Loading...
 

RMVA

R TMVA

Index

Description

RMVA is a set of plugins for TMVA based on ROOTR that allows the use of R's classification and regression in TMVA.

RMVA Data Flow

Index

Installation

Install needed R packages, open R and in the prompt type

install.packages(c('Rcpp','RInside','C50','ROCR','caret','RSNNS','e1071','devtools'), dependencies=TRUE)

select a mirror and install. For xgboost

devtools::install_github('dmlc/xgboost',subdir='R-package')

Download code from git repo

git clone   https://github.com/root-mirror/root.git

To compile ROOTR lets to create a compilation directory and to activate it use cmake -Dr=ON ..

mkdir compile
cd compile
cmake -Dr=ON ..
make -j n

Index

Boosted Decision Trees and Rule-Based Models (Package C50)

C50 Booking Options

Configuration options reference for MVA method: C50
OptionDefault ValuePredefined valuesDescription
nTrials 1 - an integer specifying the number of boosting iterations. A value of one indicates that a single model is used.
Rules kFALSE - A logical: should the tree be decomposed into a rule-based model?
Configuration options for C5.0Control : C50
ControlSubset kTRUE - AA logical: should the model evaluate groups of discrete predictors for splits? Note: the C5.0 command line version defaults this parameter to ‘FALSE’, meaning no attempted gropings will be evaluated during the tree growing stage.
ControlBands0 2-1000 An integer between 2 and 1000. If ‘TRUE’, the model orders the rules by their affect on the error rate and groups the rules into the specified number of bands. This modifies the output so that the effect on the error rate can be seen for the groups of rules within a band.

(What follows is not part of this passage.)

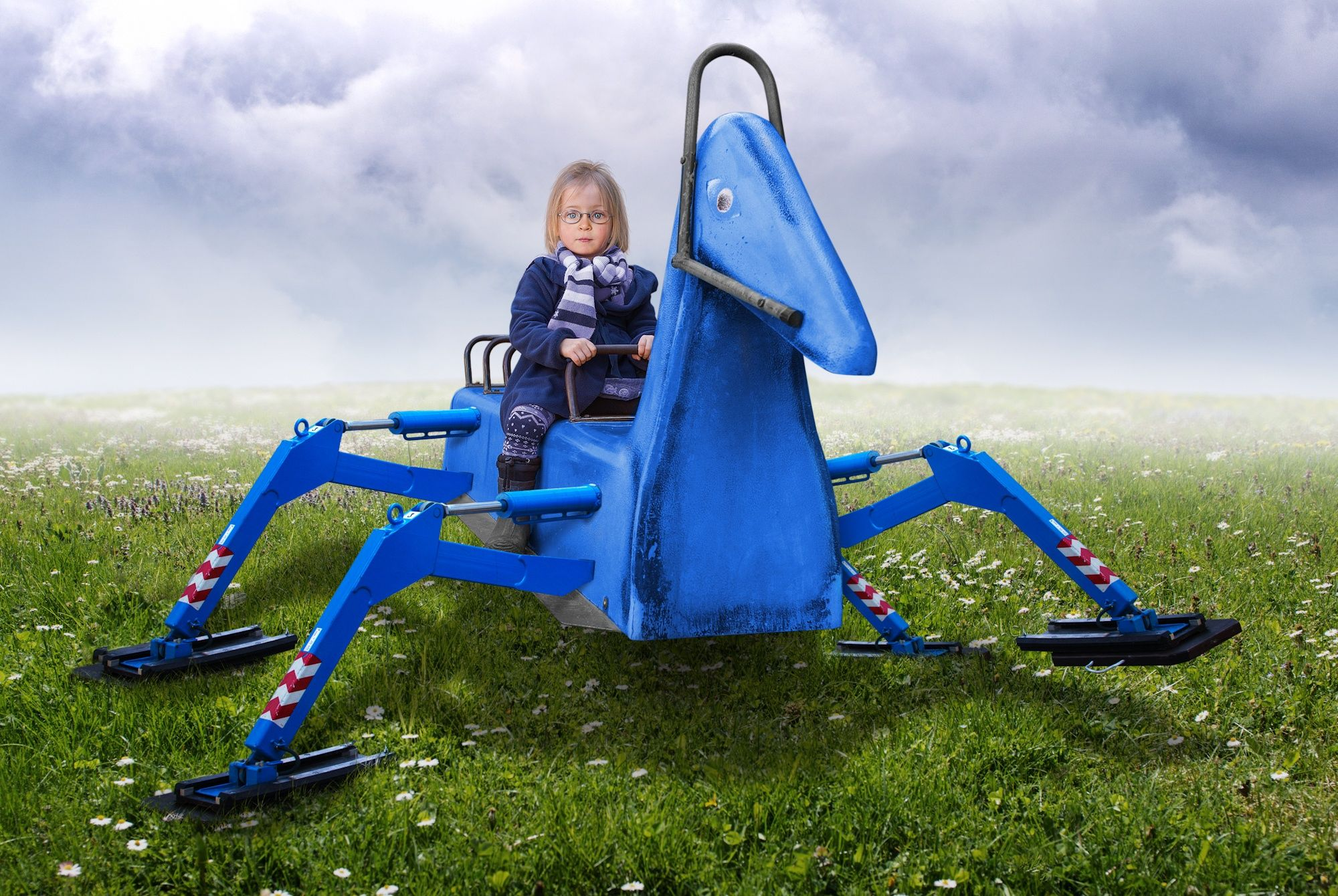 Her first Horse by John Wilhelm is a photoholic on 500px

If this options is selected and ‘rules = kFALSE’, a warning is issued and ‘rules’ is changed to ‘kTRUE’.
ControlWinnow kFALSE - A logical: should predictor winnowing (i.e feature selection) be used?
ControlNoGlobalPruning kFALSE - A logical to toggle whether the final, global pruning step to simplify the tree.
ControlCF 0.25 - A number in (0, 1) for the confidence factor.
ControlMinCases 2 - An integer for the smallest number of samples that must be put in at least two of the splits.
ControlFuzzyThreshold kFALSE - A logical toggle to evaluate possible advanced splits of the data. See Quinlan (1993) for details and examples.
ControlSample 0 - A value between (0, .999) that specifies the random proportion of the data should be used to train the model. By default, all the samples are used for model training. Samples not used for training are used to evaluate the accuracy of the model in the printed output.
ControlSeed ? - An integer for the random number seed within the C code.
ControlEarlyStopping kTRUE - A logical to toggle whether the internal method for stopping boosting should be used.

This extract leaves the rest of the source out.